TEXT FOR ANALYSIS ->
§

Last 7 years(2012-2019) have seen great progress made in visual understanding. Initially, we classify ImageNet images. Then, object detection and semantic segmentation became the core problems of visual understanding. Recently, the research community payed attention to another new task called panoptic segmentation, which put visual understanding to the next level. In this article, we’ll review representative research works done along the long way here.
[TOC]
LeNet: “Gradient-based learning applied to document recognition”, LeCun et al. 1998 & “Backpropagation applied to handwritten zip code recognition”, LeCun et al. 1989
Key points:
- Convolution
- locally-connected
- spatially weight-sharing
- weight-sharing is a key in DL (e.g., RNN shares weights temporally)
- Subsampling
- Fully-connected outputs
- Train by BackProp
LeNet-5 was used on large scale to automatically classify hand-written digits on bank cheques in the United States. This network is a convolutional neural network (CNN). CNNs are the foundation of modern state-of-the art deep learning-based computer vision. These networks are built upon 3 main ideas: local receptive fields, shared weights and spacial subsampling. Local receptive fields with shared weights are the essence of the convolutional layer and most architectures described below use convolutional layers in one form or another.

§

SUPPLIED INFORMATION ->
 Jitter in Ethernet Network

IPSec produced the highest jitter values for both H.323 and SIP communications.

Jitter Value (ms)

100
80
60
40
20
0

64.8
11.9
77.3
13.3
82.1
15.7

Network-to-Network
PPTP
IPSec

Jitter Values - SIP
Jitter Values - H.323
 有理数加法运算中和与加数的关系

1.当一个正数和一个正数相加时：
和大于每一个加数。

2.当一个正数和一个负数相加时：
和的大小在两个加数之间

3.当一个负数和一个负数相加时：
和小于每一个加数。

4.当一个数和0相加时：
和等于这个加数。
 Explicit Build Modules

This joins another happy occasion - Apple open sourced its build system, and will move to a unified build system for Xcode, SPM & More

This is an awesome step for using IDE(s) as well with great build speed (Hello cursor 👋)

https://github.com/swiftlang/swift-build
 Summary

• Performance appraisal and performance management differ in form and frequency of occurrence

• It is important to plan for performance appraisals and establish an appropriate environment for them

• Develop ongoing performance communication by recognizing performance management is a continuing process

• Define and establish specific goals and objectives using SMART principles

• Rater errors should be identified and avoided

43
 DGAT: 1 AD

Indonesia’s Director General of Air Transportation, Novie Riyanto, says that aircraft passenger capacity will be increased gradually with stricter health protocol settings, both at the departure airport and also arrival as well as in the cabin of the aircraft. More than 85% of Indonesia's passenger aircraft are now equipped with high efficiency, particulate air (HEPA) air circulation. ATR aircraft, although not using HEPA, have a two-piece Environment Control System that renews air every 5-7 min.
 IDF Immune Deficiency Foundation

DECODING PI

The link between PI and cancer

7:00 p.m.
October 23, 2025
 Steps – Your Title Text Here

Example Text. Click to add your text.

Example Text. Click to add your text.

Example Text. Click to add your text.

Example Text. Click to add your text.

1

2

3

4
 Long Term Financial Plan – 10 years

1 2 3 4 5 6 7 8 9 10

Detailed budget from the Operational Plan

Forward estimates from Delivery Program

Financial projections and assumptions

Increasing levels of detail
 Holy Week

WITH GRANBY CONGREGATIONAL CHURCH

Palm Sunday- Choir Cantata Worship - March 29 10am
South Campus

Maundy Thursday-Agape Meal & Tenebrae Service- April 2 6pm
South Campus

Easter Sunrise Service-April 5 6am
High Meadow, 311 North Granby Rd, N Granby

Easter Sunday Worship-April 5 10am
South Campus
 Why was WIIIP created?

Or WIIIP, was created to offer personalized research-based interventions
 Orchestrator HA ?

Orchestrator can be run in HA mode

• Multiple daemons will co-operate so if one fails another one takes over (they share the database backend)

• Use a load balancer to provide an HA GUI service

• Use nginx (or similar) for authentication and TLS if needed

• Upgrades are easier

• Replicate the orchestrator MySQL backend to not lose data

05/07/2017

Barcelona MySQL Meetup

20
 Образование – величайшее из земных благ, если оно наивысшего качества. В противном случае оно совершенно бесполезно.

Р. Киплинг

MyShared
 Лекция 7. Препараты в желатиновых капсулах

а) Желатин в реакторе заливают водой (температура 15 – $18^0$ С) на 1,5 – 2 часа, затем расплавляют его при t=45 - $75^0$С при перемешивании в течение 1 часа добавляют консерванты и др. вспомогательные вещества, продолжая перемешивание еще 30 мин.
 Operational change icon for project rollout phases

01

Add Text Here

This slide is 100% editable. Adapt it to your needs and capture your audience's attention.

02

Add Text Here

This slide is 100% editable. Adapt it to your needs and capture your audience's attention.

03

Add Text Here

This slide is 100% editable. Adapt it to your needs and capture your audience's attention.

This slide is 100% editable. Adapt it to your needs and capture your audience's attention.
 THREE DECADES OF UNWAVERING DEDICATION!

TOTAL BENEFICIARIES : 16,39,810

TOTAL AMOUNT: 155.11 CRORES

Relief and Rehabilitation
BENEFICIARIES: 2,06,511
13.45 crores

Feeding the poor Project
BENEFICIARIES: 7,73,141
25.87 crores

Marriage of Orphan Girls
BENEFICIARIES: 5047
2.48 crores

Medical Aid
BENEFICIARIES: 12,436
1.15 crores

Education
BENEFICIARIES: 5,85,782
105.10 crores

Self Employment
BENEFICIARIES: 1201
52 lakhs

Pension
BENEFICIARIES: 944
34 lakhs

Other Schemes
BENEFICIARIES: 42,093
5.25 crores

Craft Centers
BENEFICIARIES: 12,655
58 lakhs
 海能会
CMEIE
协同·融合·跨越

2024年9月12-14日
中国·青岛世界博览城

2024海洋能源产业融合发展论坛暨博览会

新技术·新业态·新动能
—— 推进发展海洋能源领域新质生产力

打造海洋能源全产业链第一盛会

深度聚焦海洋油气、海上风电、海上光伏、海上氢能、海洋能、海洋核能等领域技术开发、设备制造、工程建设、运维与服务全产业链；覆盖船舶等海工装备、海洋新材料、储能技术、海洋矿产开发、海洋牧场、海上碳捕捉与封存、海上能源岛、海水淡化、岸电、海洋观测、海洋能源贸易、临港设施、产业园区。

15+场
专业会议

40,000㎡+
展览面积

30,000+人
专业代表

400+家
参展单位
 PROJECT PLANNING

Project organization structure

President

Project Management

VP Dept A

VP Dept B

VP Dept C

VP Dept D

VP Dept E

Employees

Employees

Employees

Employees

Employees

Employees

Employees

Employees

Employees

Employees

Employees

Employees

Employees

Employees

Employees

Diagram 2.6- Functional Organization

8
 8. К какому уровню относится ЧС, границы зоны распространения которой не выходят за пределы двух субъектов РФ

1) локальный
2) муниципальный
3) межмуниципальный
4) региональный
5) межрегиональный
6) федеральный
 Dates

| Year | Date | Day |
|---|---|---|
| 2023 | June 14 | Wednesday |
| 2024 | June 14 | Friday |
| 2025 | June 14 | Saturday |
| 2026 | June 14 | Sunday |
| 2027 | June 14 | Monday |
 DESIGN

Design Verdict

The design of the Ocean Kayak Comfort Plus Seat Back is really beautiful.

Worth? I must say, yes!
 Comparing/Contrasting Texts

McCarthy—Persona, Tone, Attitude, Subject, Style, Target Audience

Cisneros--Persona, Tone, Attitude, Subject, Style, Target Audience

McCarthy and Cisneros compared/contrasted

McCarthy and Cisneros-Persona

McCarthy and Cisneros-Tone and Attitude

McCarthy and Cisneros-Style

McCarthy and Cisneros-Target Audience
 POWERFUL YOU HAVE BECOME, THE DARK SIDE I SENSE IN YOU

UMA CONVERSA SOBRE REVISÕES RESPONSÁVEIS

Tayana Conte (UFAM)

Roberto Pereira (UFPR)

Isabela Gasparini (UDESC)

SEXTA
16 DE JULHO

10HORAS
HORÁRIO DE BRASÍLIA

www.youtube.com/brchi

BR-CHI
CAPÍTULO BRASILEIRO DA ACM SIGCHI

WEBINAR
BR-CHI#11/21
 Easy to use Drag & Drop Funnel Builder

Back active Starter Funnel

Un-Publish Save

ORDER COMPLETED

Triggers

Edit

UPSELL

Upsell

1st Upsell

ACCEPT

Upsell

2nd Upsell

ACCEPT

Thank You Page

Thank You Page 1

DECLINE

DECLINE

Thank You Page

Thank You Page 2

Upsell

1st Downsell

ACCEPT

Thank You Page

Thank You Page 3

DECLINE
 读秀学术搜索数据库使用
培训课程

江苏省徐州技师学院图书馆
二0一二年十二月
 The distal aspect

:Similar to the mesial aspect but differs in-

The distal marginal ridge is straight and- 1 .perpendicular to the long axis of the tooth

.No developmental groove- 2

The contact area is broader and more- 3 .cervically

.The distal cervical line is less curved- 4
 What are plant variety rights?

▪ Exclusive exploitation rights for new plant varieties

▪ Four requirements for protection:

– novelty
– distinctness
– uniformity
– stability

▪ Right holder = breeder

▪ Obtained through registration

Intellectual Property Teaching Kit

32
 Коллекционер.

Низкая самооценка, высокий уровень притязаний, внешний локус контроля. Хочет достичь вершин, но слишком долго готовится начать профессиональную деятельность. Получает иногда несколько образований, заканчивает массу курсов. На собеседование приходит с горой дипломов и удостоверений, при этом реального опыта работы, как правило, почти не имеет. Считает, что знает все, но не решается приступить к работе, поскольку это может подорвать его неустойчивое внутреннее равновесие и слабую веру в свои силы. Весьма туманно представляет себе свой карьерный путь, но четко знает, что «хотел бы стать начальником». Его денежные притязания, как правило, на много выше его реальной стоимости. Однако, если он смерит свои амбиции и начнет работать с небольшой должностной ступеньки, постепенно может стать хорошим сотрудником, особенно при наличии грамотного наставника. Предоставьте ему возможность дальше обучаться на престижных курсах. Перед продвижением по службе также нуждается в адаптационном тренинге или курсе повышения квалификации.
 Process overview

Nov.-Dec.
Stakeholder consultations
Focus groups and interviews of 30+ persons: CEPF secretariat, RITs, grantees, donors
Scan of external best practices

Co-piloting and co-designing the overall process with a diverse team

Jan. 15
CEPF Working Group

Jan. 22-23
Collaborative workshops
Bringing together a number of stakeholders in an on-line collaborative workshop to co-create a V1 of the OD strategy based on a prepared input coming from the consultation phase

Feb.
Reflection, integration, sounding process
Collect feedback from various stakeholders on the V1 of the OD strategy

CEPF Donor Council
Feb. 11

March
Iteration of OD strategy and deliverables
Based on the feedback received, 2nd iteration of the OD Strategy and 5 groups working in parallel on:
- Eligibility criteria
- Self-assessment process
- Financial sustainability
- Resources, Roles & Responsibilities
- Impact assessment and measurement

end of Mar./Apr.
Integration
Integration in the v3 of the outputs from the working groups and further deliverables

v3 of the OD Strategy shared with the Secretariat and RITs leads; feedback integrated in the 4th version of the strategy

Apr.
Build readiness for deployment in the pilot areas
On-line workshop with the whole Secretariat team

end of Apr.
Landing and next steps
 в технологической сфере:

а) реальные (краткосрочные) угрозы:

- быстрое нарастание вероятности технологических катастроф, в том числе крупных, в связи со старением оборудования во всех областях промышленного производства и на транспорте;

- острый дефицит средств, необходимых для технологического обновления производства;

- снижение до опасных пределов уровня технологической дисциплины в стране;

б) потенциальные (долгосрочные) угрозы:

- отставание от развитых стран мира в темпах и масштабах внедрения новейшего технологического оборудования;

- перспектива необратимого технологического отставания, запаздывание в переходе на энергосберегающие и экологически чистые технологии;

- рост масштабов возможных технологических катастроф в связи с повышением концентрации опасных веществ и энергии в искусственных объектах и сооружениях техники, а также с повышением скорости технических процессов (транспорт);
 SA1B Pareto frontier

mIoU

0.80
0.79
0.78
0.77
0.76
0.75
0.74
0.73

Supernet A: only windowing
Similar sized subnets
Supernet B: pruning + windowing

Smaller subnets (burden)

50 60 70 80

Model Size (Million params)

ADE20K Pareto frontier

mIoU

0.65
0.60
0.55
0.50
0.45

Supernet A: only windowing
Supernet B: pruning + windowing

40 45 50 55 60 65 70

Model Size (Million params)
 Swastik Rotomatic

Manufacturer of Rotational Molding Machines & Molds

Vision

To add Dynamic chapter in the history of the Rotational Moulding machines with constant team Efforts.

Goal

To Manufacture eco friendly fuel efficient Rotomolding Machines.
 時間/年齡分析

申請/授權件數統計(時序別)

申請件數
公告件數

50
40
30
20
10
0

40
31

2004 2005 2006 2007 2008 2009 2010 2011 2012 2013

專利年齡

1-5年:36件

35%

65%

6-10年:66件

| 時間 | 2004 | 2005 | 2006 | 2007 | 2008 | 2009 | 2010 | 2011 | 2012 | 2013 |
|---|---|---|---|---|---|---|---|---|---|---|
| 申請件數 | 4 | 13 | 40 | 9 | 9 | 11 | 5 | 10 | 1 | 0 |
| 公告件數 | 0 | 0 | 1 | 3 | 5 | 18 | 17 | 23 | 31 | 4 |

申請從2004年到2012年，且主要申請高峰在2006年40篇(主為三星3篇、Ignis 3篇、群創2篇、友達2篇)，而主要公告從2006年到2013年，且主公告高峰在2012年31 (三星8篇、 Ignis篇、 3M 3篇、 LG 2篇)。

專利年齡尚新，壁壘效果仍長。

§

COMPLETE THE FOLLOWING ->
1 – Can you sum up the article on visual understanding research in two sentences?
2 – Could you carry on the article on visual understanding research from the point where it stops?
The rows play no part in this.

SOLVED PROBLEMS ->
1 – Visual understanding advanced greatly from 2012 to 2019, moving from ImageNet classification to object detection, semantic segmentation and, most recently, panoptic segmentation, and the article reviews representative research along that path. It starts with LeNet, a convolutional neural network built on local receptive fields, shared weights and spatial subsampling, which was used on a large scale to classify handwritten digits on bank checks in the United States.

2 –
AlexNet: “ImageNet Classification with Deep Convolutional Neural Networks”, Krizhevsky, Sutskever, Hinton. NIPS 2012
An illustration of the architecture of AlexNet, explicitly showing the delineation of responsibilities between the two GPUs. One GPU runs the layer-parts at the top of the figure while the other runs the layer-parts at the bottom. The GPUs communicate only at certain layers. The network’s input is 150,528-dimensional, and the number of neurons in the network’s remaining layers is given by 253,440–186,624–64,896–64,896–43,264– 4096–4096–1000.
LeNet-style backbone, plus:
- ReLU [Nair & Hinton 2010]
- “RevoLUtion of deep learning”*
- Accelerate training; better grad prop (vs. tanh)
- Dropout [Hinton et al 2012]
- In-network ensembling
- Reduce overfitting (might be instead done by BN)
- Data augmentation
- Label-preserving transformation
- Reduce overfitting
VGG-16/19: “Very Deep Convolutional Networks for Large-Scale Image Recognition”, Simonyan & Zisserman. ICLR 2015
Key points:
- Modularized design
- 3x3 Conv as the module
- Stack the same module
- Same computation for each module (1/2 spatial size => 2x filters)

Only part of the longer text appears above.